● **Texte**
+ + + + +

EGLANTINE

Paroles Barbara
Musique Barbara
Interprète Barbara
Année 1972

Inspirée par le film Eglantine (Jean-Claude Brialy ; 1972), une chanson qui renoue avec les évocations à demi-mots de l'inceste dont Barbara a été victime durant son adolescence en inversant les sexes des protagonistes, un schéma cathartique qu'elle n'avait plus utilisé depuis Madame et renforcé ici par les liens de famille qui unissent les personnages. Eglantine est aussi la plus longue chanson de Barbara (plus de six minutes), un paroxysme qui témoigne d'une augmentation générale de la durée de ses œuvres entre la décennie soixante et la suivante.

BARBARA ET JEAN-CLAUDE BRIALY
(Barbara Portrait en clair-obscur ; Valérie Lehoux ; 2007 ; Editions Fayard / Chorus)

Toujours pas de retour programmé à l'Olympia. « Ne pas revenir comme une cousine de province », a-t-elle dit... Barbara n'est pas Bécaud. En revanche, le cinéma la titille encore. Elle fantasme à voix haute sur d'improbables collaborations avec Polanski, Losey, Visconti, Fellini. « Alors là, on rêve, on est en plein délire... » (1)

En effet. En lieu et place de Fellini et de Losey, Barbara trouve Jean-Claude Brialy, acteur mais aussi, depuis peu, réalisateur. Pas de méprise : pour elle, c'est un garçon précieux, sensible et fin. Elle le compte même parmi ses amis proches, et ils ne sont pas si nombreux. Brialy la fait rire. Et elle lui fait confiance. En 1972, lorsqu'il lui propose un rôle dans le film qu'il est en train d'écrire, Barbara accepte donc avec joie. D'autant que le personnage lui correspond à merveille : une diva déchue et fantasque qui a perdu sa voix, vit recluse dans sa chambre, passe sans cesse du rire au drame, ressasse ses peurs et ses succès dans un dialogue virtuel avec son public craint et adoré... Une espèce de double d'elle-même en négatif, qui se serait cadenassé dans des névroses insondables.

+ + + + +

● **Liste des données**
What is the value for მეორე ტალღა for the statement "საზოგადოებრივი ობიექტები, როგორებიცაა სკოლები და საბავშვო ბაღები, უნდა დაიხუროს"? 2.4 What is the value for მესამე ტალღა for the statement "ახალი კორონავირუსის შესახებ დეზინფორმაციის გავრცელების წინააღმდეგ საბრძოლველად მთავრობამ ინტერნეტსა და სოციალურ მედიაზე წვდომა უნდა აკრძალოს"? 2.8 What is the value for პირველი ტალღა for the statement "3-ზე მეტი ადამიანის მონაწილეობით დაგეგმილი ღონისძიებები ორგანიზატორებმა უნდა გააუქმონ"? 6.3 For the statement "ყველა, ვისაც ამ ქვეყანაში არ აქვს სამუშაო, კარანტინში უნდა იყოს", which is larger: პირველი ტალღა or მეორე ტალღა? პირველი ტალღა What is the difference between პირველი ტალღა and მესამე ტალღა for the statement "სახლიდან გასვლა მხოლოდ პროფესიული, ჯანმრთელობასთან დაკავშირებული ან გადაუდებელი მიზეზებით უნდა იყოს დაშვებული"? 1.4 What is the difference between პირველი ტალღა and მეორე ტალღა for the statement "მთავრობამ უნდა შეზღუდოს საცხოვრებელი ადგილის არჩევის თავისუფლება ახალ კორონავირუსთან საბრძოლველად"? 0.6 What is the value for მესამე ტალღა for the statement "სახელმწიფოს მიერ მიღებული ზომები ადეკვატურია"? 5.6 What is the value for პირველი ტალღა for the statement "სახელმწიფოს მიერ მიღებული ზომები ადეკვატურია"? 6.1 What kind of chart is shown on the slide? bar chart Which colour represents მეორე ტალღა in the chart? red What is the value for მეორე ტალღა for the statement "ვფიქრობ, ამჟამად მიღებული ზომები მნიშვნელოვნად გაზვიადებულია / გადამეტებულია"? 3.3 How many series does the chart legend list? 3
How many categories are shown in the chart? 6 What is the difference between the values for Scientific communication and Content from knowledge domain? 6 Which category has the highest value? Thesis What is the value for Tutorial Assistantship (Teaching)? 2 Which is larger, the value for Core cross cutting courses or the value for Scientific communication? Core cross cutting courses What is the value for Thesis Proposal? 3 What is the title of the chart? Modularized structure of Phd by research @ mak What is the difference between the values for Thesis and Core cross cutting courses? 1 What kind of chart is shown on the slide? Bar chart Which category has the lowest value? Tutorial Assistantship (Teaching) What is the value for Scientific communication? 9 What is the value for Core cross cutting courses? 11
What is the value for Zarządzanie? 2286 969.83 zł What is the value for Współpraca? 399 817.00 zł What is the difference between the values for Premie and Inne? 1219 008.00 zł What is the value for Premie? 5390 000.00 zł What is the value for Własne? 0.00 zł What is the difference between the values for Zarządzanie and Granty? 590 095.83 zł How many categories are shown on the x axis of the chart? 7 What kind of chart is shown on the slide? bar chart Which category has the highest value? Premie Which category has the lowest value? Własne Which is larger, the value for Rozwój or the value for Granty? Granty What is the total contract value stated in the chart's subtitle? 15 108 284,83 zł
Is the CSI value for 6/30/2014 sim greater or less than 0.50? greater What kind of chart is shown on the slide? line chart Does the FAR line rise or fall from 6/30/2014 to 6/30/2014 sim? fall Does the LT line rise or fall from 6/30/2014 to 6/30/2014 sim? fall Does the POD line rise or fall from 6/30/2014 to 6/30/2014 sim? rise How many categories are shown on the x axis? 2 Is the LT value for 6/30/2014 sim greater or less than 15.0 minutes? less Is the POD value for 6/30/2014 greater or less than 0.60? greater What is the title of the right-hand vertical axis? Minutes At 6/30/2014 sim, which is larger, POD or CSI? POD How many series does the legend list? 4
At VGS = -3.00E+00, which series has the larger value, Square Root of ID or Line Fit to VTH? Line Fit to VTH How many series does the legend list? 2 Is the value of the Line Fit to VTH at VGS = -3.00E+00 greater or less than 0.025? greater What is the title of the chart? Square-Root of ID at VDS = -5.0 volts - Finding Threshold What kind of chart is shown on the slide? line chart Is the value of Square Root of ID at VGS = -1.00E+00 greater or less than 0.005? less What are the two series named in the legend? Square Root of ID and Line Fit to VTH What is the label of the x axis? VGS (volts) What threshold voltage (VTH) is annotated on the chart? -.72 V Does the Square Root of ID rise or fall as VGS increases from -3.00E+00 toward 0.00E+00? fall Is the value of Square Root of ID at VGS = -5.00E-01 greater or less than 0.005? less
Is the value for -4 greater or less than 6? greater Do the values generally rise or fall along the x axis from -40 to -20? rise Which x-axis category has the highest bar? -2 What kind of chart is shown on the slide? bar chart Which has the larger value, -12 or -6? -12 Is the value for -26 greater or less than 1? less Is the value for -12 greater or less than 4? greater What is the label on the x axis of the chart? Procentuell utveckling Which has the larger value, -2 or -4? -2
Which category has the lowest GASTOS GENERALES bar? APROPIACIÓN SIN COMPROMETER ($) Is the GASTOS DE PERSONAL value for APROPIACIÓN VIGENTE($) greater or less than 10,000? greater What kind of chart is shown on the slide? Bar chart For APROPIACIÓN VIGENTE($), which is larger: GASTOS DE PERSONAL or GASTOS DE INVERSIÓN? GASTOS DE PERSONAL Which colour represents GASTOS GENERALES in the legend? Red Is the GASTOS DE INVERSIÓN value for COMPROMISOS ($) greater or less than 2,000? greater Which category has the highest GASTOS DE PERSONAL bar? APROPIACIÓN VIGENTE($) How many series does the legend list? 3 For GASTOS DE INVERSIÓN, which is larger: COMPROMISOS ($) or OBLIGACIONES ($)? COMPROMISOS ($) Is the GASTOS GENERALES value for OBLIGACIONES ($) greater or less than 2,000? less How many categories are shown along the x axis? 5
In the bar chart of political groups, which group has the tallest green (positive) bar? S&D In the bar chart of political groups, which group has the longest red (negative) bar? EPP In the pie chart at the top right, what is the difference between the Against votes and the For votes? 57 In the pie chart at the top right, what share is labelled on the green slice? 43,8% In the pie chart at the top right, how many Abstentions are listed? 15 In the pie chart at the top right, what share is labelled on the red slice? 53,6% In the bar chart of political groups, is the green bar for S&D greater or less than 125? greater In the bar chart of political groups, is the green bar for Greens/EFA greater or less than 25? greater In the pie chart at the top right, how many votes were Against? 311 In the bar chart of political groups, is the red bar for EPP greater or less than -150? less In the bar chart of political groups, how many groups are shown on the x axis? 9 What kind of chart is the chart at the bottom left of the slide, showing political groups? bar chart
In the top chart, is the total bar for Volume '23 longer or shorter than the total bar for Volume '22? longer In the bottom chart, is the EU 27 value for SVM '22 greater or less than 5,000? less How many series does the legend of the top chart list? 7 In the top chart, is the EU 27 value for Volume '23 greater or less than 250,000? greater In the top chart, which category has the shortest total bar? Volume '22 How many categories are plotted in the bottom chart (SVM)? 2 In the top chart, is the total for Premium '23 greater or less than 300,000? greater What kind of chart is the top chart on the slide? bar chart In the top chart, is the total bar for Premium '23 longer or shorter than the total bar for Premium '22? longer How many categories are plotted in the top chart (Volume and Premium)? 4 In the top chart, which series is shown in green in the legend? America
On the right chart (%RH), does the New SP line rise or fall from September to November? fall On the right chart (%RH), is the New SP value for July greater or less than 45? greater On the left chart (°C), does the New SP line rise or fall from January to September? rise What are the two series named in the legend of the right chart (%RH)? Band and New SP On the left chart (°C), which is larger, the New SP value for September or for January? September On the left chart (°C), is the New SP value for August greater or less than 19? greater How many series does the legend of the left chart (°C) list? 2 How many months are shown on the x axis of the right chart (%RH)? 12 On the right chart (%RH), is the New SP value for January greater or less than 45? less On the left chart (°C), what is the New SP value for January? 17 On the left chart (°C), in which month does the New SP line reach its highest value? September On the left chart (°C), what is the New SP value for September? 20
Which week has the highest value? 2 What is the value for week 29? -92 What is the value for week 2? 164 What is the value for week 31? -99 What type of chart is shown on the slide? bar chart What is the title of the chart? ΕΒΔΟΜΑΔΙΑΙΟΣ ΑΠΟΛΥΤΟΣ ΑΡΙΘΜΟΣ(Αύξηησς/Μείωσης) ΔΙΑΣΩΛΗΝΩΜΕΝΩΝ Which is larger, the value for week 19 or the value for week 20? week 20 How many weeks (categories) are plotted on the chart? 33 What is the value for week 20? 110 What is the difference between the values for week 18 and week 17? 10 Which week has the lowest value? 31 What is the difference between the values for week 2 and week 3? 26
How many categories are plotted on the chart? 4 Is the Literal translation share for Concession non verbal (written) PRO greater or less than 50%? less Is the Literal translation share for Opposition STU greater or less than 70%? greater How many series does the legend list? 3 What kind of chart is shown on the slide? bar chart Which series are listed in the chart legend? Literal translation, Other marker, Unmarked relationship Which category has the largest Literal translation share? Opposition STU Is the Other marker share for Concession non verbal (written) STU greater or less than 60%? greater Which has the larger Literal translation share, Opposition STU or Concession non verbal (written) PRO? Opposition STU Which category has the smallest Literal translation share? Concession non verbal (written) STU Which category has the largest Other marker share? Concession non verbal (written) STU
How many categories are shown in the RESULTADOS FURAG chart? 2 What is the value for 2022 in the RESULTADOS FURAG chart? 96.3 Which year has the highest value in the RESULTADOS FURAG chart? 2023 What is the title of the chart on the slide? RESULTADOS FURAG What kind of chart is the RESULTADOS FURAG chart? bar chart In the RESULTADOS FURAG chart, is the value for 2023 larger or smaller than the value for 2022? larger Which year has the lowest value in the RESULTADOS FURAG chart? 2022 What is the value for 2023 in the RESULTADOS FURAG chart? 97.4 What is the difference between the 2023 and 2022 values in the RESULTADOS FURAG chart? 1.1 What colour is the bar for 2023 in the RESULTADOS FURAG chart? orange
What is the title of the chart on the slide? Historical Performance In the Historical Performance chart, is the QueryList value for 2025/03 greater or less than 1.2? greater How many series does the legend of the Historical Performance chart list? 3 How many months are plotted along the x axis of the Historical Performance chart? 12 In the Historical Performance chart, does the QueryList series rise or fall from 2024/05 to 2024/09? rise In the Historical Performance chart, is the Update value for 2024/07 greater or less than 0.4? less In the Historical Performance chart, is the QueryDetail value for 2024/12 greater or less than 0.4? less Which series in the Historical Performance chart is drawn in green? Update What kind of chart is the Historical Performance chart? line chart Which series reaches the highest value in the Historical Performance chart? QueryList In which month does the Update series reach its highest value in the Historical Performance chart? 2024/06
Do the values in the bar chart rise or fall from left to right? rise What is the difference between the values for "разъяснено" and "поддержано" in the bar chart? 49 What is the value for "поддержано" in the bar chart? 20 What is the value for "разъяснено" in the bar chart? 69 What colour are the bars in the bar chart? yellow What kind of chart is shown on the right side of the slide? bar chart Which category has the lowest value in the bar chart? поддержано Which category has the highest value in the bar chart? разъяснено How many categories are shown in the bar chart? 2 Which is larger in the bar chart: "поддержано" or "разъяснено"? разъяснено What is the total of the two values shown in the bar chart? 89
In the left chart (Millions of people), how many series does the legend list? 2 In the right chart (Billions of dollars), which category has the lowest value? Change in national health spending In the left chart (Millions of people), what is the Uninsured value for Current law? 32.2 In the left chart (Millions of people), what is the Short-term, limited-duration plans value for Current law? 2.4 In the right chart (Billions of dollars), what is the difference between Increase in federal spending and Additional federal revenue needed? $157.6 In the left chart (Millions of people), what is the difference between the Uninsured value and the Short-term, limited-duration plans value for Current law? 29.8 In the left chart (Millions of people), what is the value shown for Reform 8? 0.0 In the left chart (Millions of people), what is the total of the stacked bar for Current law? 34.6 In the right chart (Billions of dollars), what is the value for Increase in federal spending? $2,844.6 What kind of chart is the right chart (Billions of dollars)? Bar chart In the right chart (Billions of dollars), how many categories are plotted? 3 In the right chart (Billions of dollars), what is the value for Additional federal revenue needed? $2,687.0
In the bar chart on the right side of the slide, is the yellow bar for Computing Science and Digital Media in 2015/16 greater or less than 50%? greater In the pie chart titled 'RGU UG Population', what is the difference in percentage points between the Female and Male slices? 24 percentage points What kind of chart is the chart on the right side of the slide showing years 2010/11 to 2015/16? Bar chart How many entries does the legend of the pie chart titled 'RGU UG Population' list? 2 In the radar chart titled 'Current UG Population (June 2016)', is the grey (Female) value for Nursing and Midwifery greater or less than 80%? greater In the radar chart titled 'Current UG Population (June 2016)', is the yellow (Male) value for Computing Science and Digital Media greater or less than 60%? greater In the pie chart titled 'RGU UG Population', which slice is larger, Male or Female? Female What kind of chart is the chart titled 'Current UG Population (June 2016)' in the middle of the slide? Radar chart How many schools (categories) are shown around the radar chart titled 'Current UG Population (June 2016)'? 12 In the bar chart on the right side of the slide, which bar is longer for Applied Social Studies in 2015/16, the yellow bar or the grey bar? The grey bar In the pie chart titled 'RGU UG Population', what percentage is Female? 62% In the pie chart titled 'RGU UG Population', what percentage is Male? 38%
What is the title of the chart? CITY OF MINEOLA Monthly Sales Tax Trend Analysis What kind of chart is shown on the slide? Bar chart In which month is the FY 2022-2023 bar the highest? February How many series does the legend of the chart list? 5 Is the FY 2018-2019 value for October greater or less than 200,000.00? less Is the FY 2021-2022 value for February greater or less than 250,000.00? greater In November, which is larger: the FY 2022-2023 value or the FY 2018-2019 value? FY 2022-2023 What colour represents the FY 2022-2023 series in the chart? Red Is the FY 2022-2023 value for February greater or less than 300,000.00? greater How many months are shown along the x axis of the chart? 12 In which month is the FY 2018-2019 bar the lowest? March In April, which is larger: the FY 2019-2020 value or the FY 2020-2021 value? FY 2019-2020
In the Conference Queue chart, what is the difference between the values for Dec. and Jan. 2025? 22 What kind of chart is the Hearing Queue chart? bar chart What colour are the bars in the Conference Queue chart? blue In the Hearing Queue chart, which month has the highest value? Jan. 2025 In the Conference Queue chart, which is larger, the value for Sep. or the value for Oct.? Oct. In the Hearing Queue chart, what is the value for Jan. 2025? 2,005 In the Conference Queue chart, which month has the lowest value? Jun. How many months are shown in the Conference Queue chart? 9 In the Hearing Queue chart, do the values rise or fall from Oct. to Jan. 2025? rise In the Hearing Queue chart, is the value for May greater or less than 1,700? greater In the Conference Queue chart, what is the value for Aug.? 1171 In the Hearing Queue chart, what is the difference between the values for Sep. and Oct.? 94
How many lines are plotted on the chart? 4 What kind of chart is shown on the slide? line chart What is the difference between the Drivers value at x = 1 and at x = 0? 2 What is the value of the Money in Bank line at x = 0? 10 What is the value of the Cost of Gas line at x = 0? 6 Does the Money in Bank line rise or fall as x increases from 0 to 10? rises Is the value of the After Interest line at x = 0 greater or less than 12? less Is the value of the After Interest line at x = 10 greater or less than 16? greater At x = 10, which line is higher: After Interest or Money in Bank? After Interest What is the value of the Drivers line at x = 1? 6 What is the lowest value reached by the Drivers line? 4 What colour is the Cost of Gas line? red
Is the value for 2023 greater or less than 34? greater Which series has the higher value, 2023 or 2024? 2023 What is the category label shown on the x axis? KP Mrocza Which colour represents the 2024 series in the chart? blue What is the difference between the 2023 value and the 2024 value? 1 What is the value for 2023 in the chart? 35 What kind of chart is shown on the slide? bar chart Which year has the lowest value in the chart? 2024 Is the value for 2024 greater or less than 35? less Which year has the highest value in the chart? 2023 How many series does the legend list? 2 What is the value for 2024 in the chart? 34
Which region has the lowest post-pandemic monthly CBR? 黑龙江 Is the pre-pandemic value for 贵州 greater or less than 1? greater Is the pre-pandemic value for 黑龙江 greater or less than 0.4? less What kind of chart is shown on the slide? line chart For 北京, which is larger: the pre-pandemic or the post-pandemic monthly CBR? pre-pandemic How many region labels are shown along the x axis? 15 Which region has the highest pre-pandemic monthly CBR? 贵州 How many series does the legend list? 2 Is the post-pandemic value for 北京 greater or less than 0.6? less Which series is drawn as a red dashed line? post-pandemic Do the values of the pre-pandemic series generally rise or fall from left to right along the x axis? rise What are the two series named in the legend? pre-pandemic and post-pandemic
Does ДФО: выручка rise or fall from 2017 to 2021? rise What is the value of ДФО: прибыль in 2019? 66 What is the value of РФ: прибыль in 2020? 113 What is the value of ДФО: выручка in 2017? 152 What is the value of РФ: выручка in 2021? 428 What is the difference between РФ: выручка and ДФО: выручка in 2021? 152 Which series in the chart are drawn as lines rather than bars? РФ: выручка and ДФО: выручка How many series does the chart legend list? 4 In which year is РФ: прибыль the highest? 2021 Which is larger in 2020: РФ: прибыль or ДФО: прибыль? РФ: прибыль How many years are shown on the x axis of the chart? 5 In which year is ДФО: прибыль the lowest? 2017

+ + + + +

● **Consigne**
Dans le texte sur la chanson Eglantine, reprenez le passage commençant par « Paroles Barbara » et allant jusqu'à « Fayard / Chorus) », en remplaçant « chanson » par « ballade ». Basez-vous uniquement sur le texte.

● **Réponse attendue**
Paroles Barbara
Musique Barbara
Interprète Barbara
Année 1972

Inspirée par le film Eglantine (Jean-Claude Brialy ; 1972), une ballade qui renoue avec les évocations à demi-mots de l'inceste dont Barbara a été victime durant son adolescence en inversant les sexes des protagonistes, un schéma cathartique qu'elle n'avait plus utilisé depuis Madame et renforcé ici par les liens de famille qui unissent les personnages. Eglantine est aussi la plus longue ballade de Barbara (plus de six minutes), un paroxysme qui témoigne d'une augmentation générale de la durée de ses œuvres entre la décennie soixante et la suivante.

BARBARA ET JEAN-CLAUDE BRIALY
(Barbara Portrait en clair-obscur ; Valérie Lehoux ; 2007 ; Editions Fayard / Chorus)